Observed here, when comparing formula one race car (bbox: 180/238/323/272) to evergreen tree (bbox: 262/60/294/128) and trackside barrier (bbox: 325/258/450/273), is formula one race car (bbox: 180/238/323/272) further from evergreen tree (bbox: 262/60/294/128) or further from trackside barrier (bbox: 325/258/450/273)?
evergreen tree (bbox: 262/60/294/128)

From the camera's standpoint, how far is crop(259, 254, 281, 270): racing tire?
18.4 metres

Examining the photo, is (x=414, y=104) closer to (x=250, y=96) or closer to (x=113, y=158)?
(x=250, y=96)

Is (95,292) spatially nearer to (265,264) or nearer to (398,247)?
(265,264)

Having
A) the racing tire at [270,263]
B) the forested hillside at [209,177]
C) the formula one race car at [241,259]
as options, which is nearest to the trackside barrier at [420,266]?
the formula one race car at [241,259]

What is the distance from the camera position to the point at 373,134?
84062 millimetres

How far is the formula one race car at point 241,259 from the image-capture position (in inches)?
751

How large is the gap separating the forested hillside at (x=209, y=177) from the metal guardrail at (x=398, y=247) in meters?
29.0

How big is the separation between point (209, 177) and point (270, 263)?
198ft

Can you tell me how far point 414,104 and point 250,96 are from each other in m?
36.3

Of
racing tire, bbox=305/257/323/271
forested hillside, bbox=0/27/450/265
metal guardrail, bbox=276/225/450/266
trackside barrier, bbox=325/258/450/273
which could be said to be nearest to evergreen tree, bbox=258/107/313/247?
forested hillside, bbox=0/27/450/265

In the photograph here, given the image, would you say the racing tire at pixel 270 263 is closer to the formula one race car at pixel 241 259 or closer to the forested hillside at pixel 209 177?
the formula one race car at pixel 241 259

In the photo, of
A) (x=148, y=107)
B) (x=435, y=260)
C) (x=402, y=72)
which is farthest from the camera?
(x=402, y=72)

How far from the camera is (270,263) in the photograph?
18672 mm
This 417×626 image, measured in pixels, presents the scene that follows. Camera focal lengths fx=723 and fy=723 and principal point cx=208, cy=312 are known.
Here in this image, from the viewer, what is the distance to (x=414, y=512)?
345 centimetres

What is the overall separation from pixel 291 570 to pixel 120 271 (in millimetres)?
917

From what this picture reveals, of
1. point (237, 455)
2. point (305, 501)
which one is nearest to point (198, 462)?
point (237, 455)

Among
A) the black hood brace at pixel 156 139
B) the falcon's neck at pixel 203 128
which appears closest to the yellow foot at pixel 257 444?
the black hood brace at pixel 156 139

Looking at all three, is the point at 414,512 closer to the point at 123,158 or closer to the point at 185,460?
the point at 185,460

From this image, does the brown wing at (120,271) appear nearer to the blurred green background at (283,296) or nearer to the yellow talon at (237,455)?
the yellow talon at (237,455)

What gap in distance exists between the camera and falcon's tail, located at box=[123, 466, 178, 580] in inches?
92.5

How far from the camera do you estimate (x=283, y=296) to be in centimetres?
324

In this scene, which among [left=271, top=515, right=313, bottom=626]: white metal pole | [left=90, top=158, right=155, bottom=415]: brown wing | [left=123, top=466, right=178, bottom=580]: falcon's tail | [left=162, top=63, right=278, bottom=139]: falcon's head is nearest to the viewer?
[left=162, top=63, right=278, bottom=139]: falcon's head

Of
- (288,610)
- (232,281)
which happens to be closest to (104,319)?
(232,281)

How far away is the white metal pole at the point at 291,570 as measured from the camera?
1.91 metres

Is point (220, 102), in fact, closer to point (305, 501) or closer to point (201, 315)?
..............................
**WHAT THE TASK REQUIRES**
Please reproduce all of the rows above word for word, keeping each one in its original order.

**OUTPUT FOR THIS EXERCISE**
Observed here, when comparing formula one race car (bbox: 180/238/323/272) to evergreen tree (bbox: 262/60/294/128) and trackside barrier (bbox: 325/258/450/273), is formula one race car (bbox: 180/238/323/272) further from evergreen tree (bbox: 262/60/294/128) or further from trackside barrier (bbox: 325/258/450/273)?
evergreen tree (bbox: 262/60/294/128)

From the camera's standpoint, how far is crop(259, 254, 281, 270): racing tire?
18.4 metres

Examining the photo, is (x=414, y=104) closer to (x=250, y=96) or closer to (x=113, y=158)?
(x=250, y=96)

Is (95,292) spatially nearer to (265,264) or nearer to (398,247)?
(265,264)

Having
A) the racing tire at [270,263]
B) the forested hillside at [209,177]
C) the formula one race car at [241,259]
as options, which is nearest to the trackside barrier at [420,266]?
the formula one race car at [241,259]

What is the distance from the camera position to the point at 373,134?
84062 millimetres

How far is the formula one race car at point 241,259 from the image-capture position (in inches)?
751

How large is the gap separating the forested hillside at (x=209, y=177) from the metal guardrail at (x=398, y=247) in meters?
29.0

How big is the separation between point (209, 177) and point (270, 263)?
198ft

Can you tell me how far point 414,104 and point 250,96 are from each other in m?
36.3

Of
racing tire, bbox=305/257/323/271
forested hillside, bbox=0/27/450/265
metal guardrail, bbox=276/225/450/266
trackside barrier, bbox=325/258/450/273
which could be said to be nearest to evergreen tree, bbox=258/107/313/247?
forested hillside, bbox=0/27/450/265

In the photograph here, given the image, would you say the racing tire at pixel 270 263 is closer to the formula one race car at pixel 241 259 or closer to the forested hillside at pixel 209 177?
the formula one race car at pixel 241 259

In the photo, of
A) (x=148, y=107)
B) (x=435, y=260)
C) (x=402, y=72)
which is farthest from the camera?
(x=402, y=72)

How far from the camera is (270,263) in the photograph?
18672 mm
This 417×626 image, measured in pixels, presents the scene that follows. Camera focal lengths fx=723 and fy=723 and principal point cx=208, cy=312 are known.
Here in this image, from the viewer, what is the distance to (x=414, y=512)?
345 centimetres

What is the overall separation from pixel 291 570 to pixel 120 271 (in millimetres)?
917

From what this picture reveals, of
1. point (237, 455)
2. point (305, 501)
which one is nearest to point (198, 462)?
point (237, 455)

Among
A) the black hood brace at pixel 156 139
B) the falcon's neck at pixel 203 128
which appears closest to the yellow foot at pixel 257 444?
the black hood brace at pixel 156 139

Looking at all three, is the point at 414,512 closer to the point at 123,158 or closer to the point at 185,460?
the point at 185,460

From this image, does the brown wing at (120,271) appear nearer to the blurred green background at (283,296) or nearer to the yellow talon at (237,455)?
the yellow talon at (237,455)

What gap in distance exists between the camera and falcon's tail, located at box=[123, 466, 178, 580] in inches?
92.5

How far from the camera do you estimate (x=283, y=296) to be in centimetres?
324

In this scene, which among [left=271, top=515, right=313, bottom=626]: white metal pole | [left=90, top=158, right=155, bottom=415]: brown wing | [left=123, top=466, right=178, bottom=580]: falcon's tail | [left=162, top=63, right=278, bottom=139]: falcon's head is nearest to the viewer?
[left=162, top=63, right=278, bottom=139]: falcon's head

Of
- (288,610)
- (232,281)
which happens to be closest to (104,319)?
(232,281)

How far away is the white metal pole at the point at 291,570 as measured from the camera?
1.91 metres

Is point (220, 102), in fact, closer to point (305, 501) or closer to point (201, 315)?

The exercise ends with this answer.